Spatial relationship records:
^^^^^^^^

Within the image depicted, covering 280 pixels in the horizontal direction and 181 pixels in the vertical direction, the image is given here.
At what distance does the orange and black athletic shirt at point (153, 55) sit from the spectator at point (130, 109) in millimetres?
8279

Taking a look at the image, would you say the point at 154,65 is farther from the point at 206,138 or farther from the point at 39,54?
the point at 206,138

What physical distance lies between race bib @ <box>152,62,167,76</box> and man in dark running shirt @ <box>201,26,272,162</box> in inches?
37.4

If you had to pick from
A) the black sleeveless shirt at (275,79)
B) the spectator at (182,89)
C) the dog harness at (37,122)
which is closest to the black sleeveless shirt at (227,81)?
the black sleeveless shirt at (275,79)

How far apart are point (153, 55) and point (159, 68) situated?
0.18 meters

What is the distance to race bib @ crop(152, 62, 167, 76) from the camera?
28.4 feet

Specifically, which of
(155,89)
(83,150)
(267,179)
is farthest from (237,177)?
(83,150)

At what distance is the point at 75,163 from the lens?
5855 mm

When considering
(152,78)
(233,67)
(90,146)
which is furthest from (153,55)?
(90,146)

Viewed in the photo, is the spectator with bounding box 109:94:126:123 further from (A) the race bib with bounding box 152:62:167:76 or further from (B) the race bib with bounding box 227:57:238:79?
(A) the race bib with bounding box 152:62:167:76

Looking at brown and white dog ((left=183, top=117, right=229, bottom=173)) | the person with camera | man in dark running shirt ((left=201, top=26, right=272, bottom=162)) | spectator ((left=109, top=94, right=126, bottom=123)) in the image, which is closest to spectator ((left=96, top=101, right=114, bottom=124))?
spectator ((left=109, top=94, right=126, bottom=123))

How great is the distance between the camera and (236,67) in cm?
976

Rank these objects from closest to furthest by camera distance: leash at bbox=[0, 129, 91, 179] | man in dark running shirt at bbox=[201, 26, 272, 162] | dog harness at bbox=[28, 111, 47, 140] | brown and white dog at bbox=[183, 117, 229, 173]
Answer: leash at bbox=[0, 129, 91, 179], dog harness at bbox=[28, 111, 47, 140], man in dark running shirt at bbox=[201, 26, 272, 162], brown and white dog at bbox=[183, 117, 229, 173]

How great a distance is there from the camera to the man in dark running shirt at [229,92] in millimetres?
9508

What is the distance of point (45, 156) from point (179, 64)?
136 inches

^^^^^^^^

Aim -
From the line with "Specifically, which of" to the last line of the material, give every line again exactly, and only those lines.

Finished task -
Specifically, which of
(155,89)
(83,150)
(267,179)
is farthest from (237,177)?
(83,150)

At what distance is the point at 75,163 from the lens?
5855 mm

When considering
(152,78)
(233,67)
(90,146)
which is furthest from (153,55)?
(90,146)

Viewed in the photo, is the spectator with bounding box 109:94:126:123 further from (A) the race bib with bounding box 152:62:167:76 or further from (B) the race bib with bounding box 227:57:238:79?
(A) the race bib with bounding box 152:62:167:76

Looking at brown and white dog ((left=183, top=117, right=229, bottom=173)) | the person with camera | man in dark running shirt ((left=201, top=26, right=272, bottom=162)) | spectator ((left=109, top=94, right=126, bottom=123)) in the image, which is closest to spectator ((left=96, top=101, right=114, bottom=124))?
spectator ((left=109, top=94, right=126, bottom=123))

How great is the distance between the camera and (236,67) in cm?
976

Rank these objects from closest to furthest by camera distance: leash at bbox=[0, 129, 91, 179] | man in dark running shirt at bbox=[201, 26, 272, 162] | dog harness at bbox=[28, 111, 47, 140] | brown and white dog at bbox=[183, 117, 229, 173]
Answer: leash at bbox=[0, 129, 91, 179], dog harness at bbox=[28, 111, 47, 140], man in dark running shirt at bbox=[201, 26, 272, 162], brown and white dog at bbox=[183, 117, 229, 173]

How great a distance is there from the camera to the man in dark running shirt at [229,92] in millimetres?
9508

What is the distance of point (45, 156) from point (179, 64)?
136 inches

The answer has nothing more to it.